Why this may happen on windows and not on any other platform is a bit out of my depth. I'm still wondering, how did we get here? I have just one thought of what might be happening:

The background event target receives a dispatch after timer shutdown but before thread pool shutdown
Background event target spawns a new thread (BackgroundThreadPool #18 in report from Comment 0) to service the runnable which I am guessing came from an escaped DelayedRunnable that only dispatches on windows
The scenario above happens

I would know for sure if I knew what the last runnable was that ran on the pool, but I don't believe we retain that info in any meaningful way.

This begs the question, how do we fix it? I think we should fix this from the background task queues. I think a fix looks something like this:
-Disallow creation and dispatch of background taskqueues after gXPCOMThreadsShutDown
-Either handle background dispatches we do receive on BackgroundEventTarget::Dispatch synchronously on whatever thread it's been called on or dispatch specifically to main thread. We need to dispatch these regardless and can't just swallow shutdown dispatches because we need to dispatch runnables to shut down task queues.

-- EXTRACTED RECORDS --
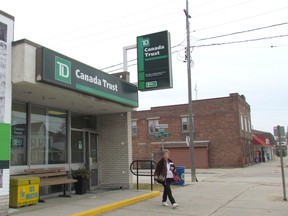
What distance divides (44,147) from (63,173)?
107 centimetres

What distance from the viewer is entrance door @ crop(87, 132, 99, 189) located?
46.8 ft

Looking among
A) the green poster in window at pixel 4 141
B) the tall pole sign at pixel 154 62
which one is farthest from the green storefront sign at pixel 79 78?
the green poster in window at pixel 4 141

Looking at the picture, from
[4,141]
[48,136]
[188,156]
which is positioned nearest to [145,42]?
[48,136]

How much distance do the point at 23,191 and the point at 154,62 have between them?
275 inches

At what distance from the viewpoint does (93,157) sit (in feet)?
47.9

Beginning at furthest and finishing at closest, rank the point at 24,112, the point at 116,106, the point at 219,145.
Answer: the point at 219,145 → the point at 116,106 → the point at 24,112

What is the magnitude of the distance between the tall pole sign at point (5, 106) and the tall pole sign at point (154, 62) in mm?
6043

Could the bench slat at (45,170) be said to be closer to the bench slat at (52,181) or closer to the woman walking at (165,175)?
the bench slat at (52,181)

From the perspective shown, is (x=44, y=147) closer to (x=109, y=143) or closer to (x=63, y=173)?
(x=63, y=173)

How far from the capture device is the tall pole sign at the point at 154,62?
13.5 metres

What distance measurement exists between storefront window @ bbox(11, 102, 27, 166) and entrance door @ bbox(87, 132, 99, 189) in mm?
3615

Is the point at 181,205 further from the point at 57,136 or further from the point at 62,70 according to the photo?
the point at 62,70

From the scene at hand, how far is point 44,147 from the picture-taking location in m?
11.9

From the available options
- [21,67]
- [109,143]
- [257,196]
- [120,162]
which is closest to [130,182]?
[120,162]
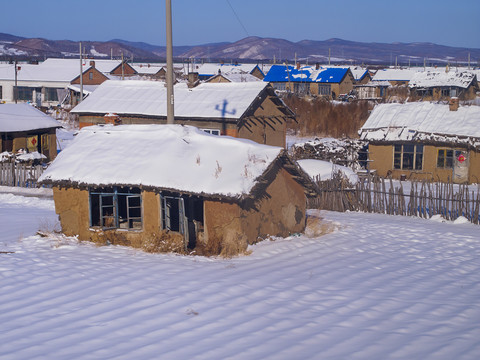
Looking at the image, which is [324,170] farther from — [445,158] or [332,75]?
[332,75]

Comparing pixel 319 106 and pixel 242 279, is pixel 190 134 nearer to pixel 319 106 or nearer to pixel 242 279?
pixel 242 279

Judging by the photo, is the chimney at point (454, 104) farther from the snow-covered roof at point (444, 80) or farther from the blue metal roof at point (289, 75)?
the blue metal roof at point (289, 75)

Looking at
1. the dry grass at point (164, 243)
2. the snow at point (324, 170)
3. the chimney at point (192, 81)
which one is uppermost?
the chimney at point (192, 81)

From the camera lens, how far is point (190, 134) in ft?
48.0

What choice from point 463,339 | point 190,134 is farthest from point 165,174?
point 463,339

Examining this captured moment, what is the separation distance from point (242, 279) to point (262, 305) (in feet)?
4.75

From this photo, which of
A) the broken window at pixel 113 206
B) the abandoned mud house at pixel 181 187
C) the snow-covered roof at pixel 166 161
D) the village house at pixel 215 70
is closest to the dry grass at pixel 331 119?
the broken window at pixel 113 206

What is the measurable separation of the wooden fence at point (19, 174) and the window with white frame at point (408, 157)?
1530 cm

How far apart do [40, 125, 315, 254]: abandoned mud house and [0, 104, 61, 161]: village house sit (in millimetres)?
13961

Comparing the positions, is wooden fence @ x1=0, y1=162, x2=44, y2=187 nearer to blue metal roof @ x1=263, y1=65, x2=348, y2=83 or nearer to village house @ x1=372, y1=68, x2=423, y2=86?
blue metal roof @ x1=263, y1=65, x2=348, y2=83

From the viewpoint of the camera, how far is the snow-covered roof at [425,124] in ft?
81.8

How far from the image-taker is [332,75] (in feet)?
222

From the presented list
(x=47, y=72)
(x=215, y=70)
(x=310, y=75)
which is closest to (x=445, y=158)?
(x=310, y=75)

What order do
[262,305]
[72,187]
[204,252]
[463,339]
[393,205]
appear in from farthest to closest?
[393,205], [72,187], [204,252], [262,305], [463,339]
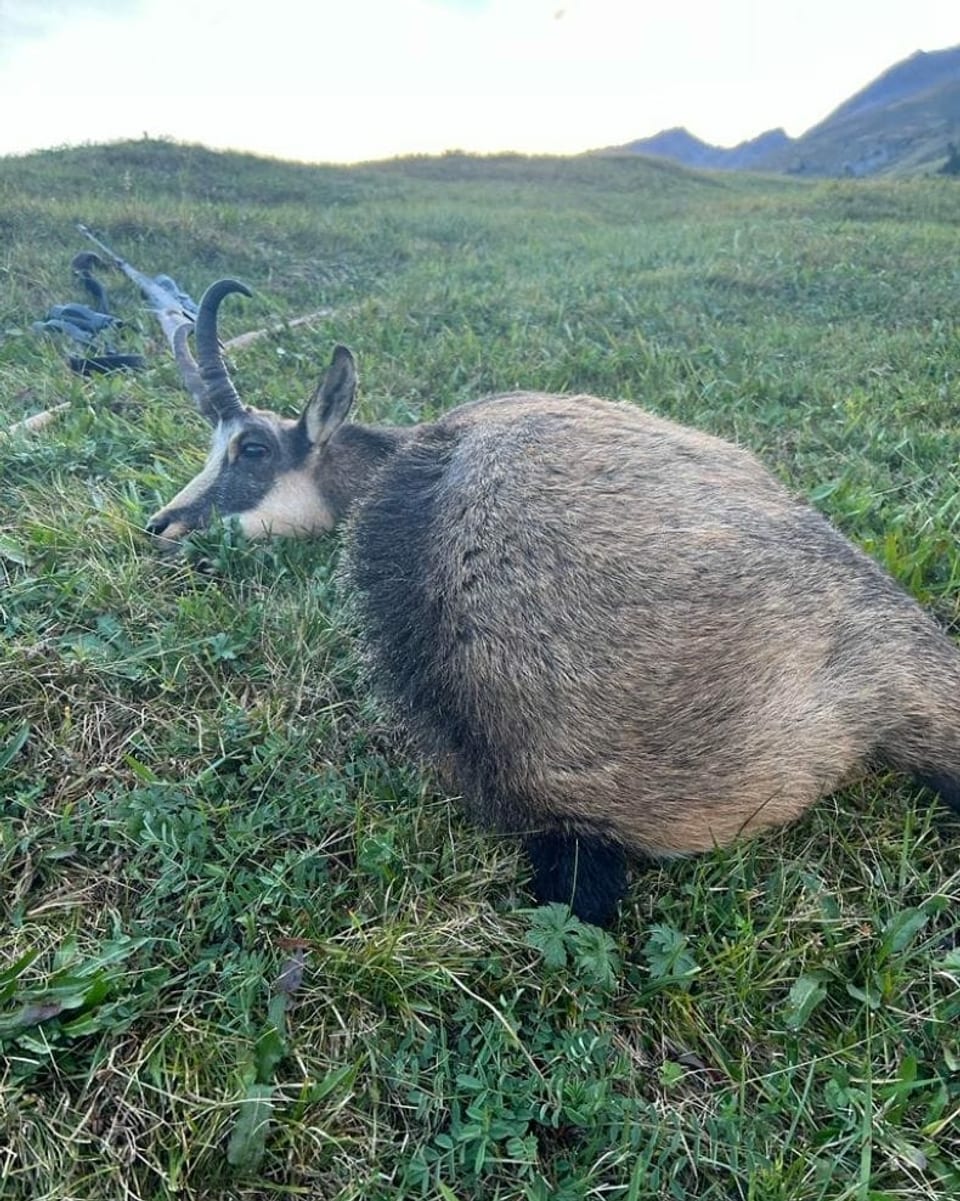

-- JOB --
Answer these from the shutdown dispatch discussion, one line each:
(a) What name is given to the new thread that the background event target spawns?
(b) What would the writer need to know to be certain of the cause?
(c) After what point should creating and dispatching background taskqueues be disallowed?

-- THE REPLY --
(a) BackgroundThreadPool #18
(b) The last runnable that ran on the pool
(c) After gXPCOMThreadsShutDown